Seiltanz zu zweit

Lecture Performance anlässlich des Kongresses Performative Philosophie 2013 im Stattbad Wedding

Seiltanz auf der Schwelle.

Die Schwelle ist schwer zu verorten, im strengsten Sinn ist sie gar nicht zu verorten. Sie bildet einen Ort des Übergangs, einen Niemandsort, an dem man zögert, verweilt, sich vorwagt, den man hinter sich lässt, aber nie ganz. Im Überschreiten der Schwelle befindet man sich nicht mehr hier und noch nicht dort. Ort und Zeit berühren sich.

Bernhard Waldenfels

Während genau 10 Minuten werden wir, Amelie Kornblum und Tamara Rettenmund (kornblum-rettenmund) den Versuch unternehmen im Stattbadpool auf einer imaginären Schwelle in einer Art Tableaux vivant  zu verharren.

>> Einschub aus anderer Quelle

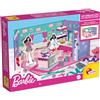 Liscianigiochi Lisciani - Barbie My Dream Life - La mia cucina creativa - per bambini dai 4 anni in su, set da gioco per costruire e decorare - giocattolo a rulli - promuove la creatività e le capacità motorie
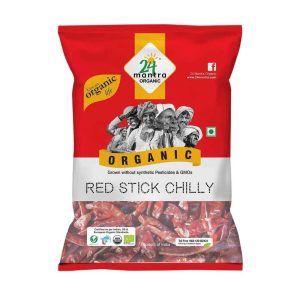 24 Mantra Red Stick Chilli 200g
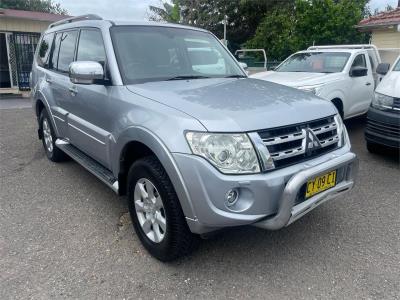 2012 MITSUBISHI PAJERO PLATINUM II 4D WAGON NW MY12 for sale in Newcastle and Lake Macquarie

Wir streben nach einer leiblichen Verdichtung von Ort und Zeit. Wir denken zwischen den Stühlen und tanzen zwischen Zeilen. Es ist nicht vorhersehbar ob wir aus Versehen die Schwelle in Besitz nehmen und sie sich auflöst. Es ist auch nicht abzusehen, ob der Moment sich ausdehnt zu einer Ewigkeit, zu tödlicher Langeweile oder ob sich am Ende doch noch alles in Schall, Nebel und Rauch auflöst.

Am ruhenden Punkt der kreisenden Welt weder Fleisch noch Geist;
Weder fort von ihm noch zu ihm hin; am steten Punkt ist der Tanz, doch weder im Einhalten
Noch in der Bewegung. Und nennt es nicht Stillstand,
Wo Vergangenes und Zukunft vereint sind. Weder Fortgehn noch Hingehn,
Weder Steigen noch Fallen. Wäre der Punkt nicht, der ruhende,
So wäre der Tanz nicht - und es gibt nichts als den Tanz.
Ich kann nur sagen: dort waren wir, doch nicht wo.
Ich kann nicht sagen, wie lange, denn das stellte es in die Zeit.